命令形を教える際に私は次のように話します。

T:命令形って言葉には『命』が入ってるけど、それは命を守るって意味です。銀行強盗に入った悪い人が「手を上げます!お願いします!」なんて言いません、「手を上げろ!」と言います。わからず手を下げたままだと『命』がなくなります。わからないと一番困る(死ぬ)可能性のある文型です。他にも、工場では「避けろ!」がわからないと大怪我をします。家やバイト先に入って来た強盗が「金を出せ!」と言い、わからず首をかしげ続けていれば死にます。火災が起きた際に「逃げろ!」がわからないと死にます。だから、しっかり勉強しましょう。

◆続けて、命令形を使った指示文を導入
T:(コンビニ強盗などのビデオを見せる)今何と言いましたか。
S:動くな、金を出せ、おとなしくしろ、さわぐな・・・
T:そうです。「金を出せ」「おとなしくしろ」、おとなしく、は静かに、です。「しずかにしろ」。これも命令形です。この男の人(強盗、未習)は、「金を出してください」「静かにしてください」・・・言いませんね。丁寧にお願いしません。金を出せ!静かにしろ!!(大きな声で)このように言います。

かねをだします→かねをだせ
しずかにします→しずかにしろ
T:これは、みなさんは使わないと思いますが、聞いて、わからなければなりません。みなさんがアルバイトをしているとき、この人(強盗)が来たらどうしますか。「手を挙げろ、金を出せ」、でもみなさんが「え、何を言っていますか?」わからなかったら、この人はどうしますか。
S:ナイフで私を切るかもしれません。
T:そうです。ですから、命令形を聞いたとき、「あ、これは「手を挙げてください」ですね」とわからなければなりません。
T:ほかにも、火事の時(未習、写真をみせる)、「にげろ!」、わからなかったらどうなりますか。
S:やけどします。
T:やけどならいいですが、逃げられなかったら、死にます(未習)よ。ですから、命令形、しっかり覚えましょう。

導入:禁止形

T:さっきのコンビニのビデオ、ほかにも言っていました。「動くな」「騒ぐな」・・・「騒ぐな」は「大きい声を出すな」です。これも同じで、丁寧なお願いは「動かないでください」「大きい声を出さないでください」です。でも、この人(強盗)は、そう言いません。「動くな!大きい声を出すな!」この「~な」は、禁止形と言います。

うごきません→うごく
おおきいこえをだしません→だす
でません→でる
しません→する
きません→くる

T:「~な」は簡単です。「~な」の前、何形ですか。
# # # #
> 課題一覧:
a) 提示本文では、学習者が自分では使わないと思われる命令形でも、聞いて理解できなければならないとしています。その理由を1〜3文で説明してください。
b) 提示本文の「T:命令形って言葉には『命』」から「らなかったらどうなりますか。」までを、一字一句変えずに書き写してください。

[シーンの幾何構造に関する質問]
# # # #
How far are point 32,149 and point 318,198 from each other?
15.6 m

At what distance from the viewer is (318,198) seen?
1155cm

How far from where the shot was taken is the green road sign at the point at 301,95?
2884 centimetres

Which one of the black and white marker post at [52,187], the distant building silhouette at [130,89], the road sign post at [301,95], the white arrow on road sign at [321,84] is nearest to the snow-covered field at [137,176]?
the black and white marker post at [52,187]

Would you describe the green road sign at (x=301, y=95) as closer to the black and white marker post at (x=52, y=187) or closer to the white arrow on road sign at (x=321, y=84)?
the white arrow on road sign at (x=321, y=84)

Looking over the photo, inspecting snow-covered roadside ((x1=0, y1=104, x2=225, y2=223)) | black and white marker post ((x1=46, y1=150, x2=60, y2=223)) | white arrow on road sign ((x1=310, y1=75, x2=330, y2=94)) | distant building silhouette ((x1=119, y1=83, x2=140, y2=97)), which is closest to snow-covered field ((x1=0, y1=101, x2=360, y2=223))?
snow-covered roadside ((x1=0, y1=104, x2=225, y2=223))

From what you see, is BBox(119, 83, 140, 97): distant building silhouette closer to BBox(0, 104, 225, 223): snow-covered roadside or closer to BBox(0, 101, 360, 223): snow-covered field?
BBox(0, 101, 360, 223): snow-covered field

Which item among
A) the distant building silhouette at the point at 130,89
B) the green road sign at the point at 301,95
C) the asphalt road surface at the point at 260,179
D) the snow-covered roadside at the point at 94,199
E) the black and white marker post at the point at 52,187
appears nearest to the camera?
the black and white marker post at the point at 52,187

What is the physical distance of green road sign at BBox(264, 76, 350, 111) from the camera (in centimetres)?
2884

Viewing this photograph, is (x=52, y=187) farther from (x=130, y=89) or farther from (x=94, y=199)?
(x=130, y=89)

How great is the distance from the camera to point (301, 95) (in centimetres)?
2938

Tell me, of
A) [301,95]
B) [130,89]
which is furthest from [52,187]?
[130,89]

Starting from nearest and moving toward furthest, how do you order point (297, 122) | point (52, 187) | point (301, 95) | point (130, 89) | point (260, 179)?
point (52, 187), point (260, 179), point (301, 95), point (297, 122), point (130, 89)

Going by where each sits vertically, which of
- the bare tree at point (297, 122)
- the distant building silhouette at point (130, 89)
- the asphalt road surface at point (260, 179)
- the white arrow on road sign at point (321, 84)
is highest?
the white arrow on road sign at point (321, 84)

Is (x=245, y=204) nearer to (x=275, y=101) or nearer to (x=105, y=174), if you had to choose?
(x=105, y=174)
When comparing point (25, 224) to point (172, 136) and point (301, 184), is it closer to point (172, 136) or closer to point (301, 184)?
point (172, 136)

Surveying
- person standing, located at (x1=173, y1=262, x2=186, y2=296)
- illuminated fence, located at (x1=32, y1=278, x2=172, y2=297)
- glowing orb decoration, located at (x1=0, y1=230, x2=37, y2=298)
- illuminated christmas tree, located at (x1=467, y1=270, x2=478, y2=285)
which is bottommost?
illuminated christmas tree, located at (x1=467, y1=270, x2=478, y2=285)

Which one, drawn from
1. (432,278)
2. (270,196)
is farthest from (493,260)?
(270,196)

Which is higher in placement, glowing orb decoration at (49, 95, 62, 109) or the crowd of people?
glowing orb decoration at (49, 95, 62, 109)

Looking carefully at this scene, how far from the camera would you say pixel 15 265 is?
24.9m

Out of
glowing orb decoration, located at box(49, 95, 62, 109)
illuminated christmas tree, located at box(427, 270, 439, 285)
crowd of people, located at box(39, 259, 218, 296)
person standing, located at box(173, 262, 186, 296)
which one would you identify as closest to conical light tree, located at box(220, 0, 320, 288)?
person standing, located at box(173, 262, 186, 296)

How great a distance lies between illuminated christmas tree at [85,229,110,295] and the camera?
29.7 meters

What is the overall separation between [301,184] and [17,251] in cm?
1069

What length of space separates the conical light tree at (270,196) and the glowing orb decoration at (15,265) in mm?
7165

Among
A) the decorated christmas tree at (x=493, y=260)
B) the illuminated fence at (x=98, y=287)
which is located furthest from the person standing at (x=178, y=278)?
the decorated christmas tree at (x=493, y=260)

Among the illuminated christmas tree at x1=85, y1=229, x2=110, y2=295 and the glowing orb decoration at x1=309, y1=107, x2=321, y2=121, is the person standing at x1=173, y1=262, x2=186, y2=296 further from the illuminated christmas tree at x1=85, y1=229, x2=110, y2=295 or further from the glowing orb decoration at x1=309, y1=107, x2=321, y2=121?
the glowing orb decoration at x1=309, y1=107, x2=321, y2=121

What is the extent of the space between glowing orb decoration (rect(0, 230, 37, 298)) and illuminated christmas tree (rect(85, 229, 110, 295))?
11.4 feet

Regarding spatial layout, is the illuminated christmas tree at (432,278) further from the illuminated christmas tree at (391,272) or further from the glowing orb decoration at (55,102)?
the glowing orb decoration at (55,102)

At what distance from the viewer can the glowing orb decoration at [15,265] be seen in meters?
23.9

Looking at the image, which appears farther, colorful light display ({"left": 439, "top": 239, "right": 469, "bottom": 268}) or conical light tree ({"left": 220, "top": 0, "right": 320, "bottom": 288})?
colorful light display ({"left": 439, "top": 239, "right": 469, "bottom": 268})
# # # #
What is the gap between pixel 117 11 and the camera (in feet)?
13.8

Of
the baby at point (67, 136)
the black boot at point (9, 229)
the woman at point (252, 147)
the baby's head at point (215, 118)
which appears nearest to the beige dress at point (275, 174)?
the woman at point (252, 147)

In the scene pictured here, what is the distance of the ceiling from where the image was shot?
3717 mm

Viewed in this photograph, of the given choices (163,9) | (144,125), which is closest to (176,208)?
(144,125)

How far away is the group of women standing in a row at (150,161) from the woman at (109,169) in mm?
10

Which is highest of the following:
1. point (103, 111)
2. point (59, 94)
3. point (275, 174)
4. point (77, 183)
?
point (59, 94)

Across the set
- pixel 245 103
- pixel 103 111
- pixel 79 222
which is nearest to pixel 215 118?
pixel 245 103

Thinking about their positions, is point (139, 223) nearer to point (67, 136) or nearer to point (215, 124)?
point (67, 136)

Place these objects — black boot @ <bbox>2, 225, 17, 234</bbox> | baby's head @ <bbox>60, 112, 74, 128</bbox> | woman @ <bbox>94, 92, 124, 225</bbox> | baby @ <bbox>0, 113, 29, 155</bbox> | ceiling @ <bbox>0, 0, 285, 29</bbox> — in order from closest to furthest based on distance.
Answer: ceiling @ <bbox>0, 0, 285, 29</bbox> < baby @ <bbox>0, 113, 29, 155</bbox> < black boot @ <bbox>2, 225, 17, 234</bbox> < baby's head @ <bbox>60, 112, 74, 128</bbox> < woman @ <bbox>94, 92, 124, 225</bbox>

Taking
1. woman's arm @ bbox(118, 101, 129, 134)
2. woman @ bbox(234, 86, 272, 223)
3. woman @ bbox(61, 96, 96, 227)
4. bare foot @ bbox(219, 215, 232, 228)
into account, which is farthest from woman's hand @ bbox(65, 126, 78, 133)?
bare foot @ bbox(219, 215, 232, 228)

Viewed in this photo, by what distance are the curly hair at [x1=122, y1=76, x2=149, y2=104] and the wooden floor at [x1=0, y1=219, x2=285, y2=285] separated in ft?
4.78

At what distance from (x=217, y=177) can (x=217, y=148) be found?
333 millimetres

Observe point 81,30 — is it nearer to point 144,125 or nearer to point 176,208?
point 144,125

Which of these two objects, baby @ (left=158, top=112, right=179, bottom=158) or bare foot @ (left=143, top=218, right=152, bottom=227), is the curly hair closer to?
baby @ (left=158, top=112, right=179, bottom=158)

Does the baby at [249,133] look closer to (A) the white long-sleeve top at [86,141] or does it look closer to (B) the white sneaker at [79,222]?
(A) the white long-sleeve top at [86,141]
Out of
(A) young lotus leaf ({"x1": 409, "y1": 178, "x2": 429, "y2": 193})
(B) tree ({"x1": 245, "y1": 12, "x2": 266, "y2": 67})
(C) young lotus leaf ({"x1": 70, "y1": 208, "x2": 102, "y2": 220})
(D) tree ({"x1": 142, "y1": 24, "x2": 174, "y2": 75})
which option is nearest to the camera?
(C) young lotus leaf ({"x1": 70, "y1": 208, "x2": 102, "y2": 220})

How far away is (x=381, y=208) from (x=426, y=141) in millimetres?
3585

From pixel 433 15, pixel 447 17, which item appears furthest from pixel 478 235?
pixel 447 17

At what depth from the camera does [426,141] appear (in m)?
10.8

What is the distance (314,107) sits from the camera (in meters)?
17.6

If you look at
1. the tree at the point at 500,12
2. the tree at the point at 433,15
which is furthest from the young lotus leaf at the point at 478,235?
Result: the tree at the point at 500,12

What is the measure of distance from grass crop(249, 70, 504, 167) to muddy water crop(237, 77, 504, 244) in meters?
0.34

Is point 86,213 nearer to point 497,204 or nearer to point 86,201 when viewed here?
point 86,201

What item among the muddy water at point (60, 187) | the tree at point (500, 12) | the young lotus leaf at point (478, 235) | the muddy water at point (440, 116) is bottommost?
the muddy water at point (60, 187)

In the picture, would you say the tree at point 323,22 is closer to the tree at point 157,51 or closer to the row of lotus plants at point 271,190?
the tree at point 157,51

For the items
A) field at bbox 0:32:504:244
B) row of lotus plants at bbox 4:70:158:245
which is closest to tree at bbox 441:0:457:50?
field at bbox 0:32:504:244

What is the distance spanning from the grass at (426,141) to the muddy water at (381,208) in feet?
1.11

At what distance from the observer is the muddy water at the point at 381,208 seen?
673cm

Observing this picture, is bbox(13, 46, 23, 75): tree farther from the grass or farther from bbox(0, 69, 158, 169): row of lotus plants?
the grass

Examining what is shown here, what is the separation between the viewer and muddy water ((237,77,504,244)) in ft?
# # # #
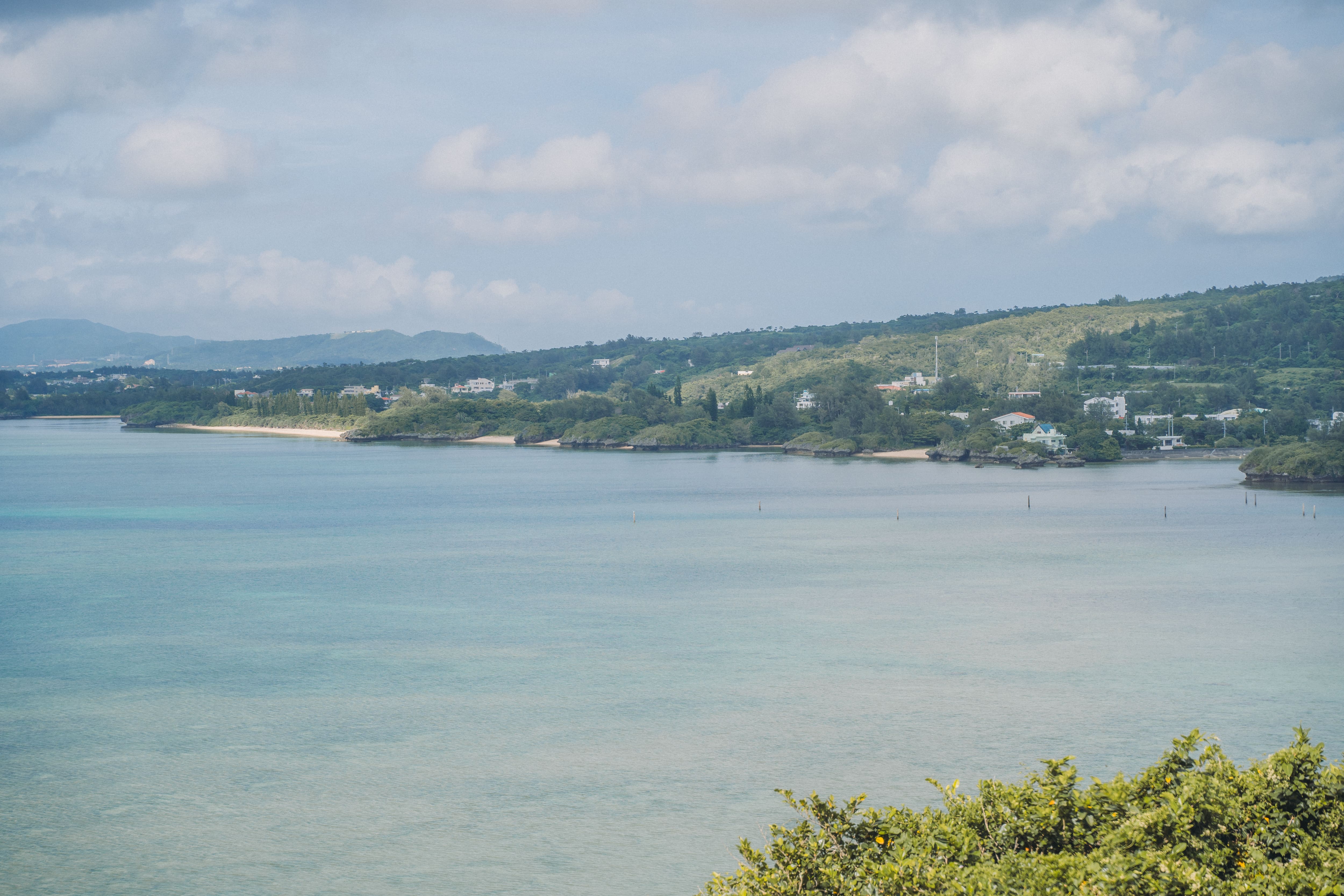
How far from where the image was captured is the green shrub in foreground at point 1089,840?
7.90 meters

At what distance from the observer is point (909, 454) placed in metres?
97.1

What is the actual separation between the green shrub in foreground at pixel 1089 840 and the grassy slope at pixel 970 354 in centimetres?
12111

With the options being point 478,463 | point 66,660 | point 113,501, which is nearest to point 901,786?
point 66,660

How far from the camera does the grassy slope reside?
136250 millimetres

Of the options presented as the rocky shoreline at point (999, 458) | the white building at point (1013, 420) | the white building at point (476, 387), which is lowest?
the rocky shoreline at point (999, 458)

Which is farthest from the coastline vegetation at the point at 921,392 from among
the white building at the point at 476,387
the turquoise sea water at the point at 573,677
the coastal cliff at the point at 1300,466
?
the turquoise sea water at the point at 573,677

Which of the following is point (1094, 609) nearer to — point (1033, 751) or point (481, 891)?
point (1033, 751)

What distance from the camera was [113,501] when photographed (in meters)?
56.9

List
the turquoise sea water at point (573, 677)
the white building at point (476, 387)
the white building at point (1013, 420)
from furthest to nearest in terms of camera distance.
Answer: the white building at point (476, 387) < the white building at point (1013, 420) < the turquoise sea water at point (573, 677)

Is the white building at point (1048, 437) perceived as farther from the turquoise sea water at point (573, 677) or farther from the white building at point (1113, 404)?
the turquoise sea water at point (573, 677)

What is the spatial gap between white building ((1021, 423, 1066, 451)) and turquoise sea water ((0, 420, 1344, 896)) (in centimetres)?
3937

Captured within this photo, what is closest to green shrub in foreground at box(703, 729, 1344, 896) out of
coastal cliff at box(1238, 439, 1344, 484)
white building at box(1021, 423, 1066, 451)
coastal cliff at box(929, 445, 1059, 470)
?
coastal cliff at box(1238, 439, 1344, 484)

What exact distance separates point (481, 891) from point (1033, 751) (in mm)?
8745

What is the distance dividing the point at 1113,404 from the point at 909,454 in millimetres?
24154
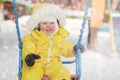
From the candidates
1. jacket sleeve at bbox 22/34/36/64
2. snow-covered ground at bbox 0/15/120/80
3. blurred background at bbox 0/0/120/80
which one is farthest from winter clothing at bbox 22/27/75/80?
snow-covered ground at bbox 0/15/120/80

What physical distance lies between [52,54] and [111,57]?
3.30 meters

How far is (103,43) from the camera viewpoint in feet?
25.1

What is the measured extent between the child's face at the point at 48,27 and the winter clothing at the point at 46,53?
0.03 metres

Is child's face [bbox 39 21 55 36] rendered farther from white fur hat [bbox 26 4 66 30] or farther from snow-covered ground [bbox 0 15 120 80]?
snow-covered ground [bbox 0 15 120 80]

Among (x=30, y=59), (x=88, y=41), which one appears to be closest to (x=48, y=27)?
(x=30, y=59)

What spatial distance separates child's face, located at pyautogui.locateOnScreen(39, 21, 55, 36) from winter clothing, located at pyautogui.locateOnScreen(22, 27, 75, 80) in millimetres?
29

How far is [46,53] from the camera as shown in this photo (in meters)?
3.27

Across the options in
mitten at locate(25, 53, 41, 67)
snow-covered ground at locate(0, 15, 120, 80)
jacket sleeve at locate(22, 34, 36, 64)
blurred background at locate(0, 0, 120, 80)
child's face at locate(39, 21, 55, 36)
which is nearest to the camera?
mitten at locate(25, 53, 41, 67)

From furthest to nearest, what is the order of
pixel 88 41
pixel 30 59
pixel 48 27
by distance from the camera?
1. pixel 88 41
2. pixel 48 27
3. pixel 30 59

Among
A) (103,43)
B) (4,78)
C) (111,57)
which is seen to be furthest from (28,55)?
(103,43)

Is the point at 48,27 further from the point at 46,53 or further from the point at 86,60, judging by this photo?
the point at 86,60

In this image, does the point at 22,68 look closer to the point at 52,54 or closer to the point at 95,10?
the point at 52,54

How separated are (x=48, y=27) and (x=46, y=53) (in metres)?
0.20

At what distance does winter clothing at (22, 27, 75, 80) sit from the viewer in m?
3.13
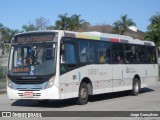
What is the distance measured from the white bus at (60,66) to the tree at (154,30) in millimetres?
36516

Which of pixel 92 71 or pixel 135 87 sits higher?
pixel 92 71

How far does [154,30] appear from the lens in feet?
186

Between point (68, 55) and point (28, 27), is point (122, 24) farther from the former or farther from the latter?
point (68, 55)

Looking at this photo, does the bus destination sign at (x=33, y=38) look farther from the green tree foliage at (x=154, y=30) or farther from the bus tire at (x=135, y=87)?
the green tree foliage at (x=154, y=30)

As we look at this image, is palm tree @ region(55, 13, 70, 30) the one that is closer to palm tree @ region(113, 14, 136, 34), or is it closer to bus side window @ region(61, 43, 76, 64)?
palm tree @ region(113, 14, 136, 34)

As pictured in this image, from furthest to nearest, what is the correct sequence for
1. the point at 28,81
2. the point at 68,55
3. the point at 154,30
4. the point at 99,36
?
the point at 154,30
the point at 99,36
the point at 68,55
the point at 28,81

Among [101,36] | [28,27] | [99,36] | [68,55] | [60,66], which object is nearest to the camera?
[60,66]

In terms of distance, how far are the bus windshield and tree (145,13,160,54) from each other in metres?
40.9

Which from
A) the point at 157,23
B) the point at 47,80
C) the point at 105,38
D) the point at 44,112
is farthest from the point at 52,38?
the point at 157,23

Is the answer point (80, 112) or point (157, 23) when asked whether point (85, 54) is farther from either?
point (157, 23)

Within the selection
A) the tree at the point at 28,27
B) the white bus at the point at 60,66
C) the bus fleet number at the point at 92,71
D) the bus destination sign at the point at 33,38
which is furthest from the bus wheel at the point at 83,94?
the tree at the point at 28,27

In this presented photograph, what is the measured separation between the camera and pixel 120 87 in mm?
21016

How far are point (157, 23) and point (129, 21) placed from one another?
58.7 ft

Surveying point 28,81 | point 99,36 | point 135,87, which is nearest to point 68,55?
# # # #
> 課題別解答:
a) 強盗や火災などの場面で「手を挙げろ」「金を出せ」「にげろ」といった命令形を聞いて理解できないと、ナイフで切られたり、逃げられずに死んだりするおそれがあるからです。命令形は、わからないと一番困る(死ぬ)可能性のある文型とされています。

b)
T:命令形って言葉には『命』が入ってるけど、それは命を守るって意味です。銀行強盗に入った悪い人が「手を上げます!お願いします!」なんて言いません、「手を上げろ!」と言います。わからず手を下げたままだと『命』がなくなります。わからないと一番困る(死ぬ)可能性のある文型です。他にも、工場では「避けろ!」がわからないと大怪我をします。家やバイト先に入って来た強盗が「金を出せ!」と言い、わからず首をかしげ続けていれば死にます。火災が起きた際に「逃げろ!」がわからないと死にます。だから、しっかり勉強しましょう。

◆続けて、命令形を使った指示文を導入
T:(コンビニ強盗などのビデオを見せる)今何と言いましたか。
S:動くな、金を出せ、おとなしくしろ、さわぐな・・・
T:そうです。「金を出せ」「おとなしくしろ」、おとなしく、は静かに、です。「しずかにしろ」。これも命令形です。この男の人(強盗、未習)は、「金を出してください」「静かにしてください」・・・言いませんね。丁寧にお願いしません。金を出せ!静かにしろ!!(大きな声で)このように言います。

かねをだします→かねをだせ
しずかにします→しずかにしろ
T:これは、みなさんは使わないと思いますが、聞いて、わからなければなりません。みなさんがアルバイトをしているとき、この人(強盗)が来たらどうしますか。「手を挙げろ、金を出せ」、でもみなさんが「え、何を言っていますか?」わからなかったら、この人はどうしますか。
S:ナイフで私を切るかもしれません。
T:そうです。ですから、命令形を聞いたとき、「あ、これは「手を挙げてください」ですね」とわからなければなりません。
T:ほかにも、火事の時(未習、写真をみせる)、「にげろ!」、わからなかったらどうなりますか。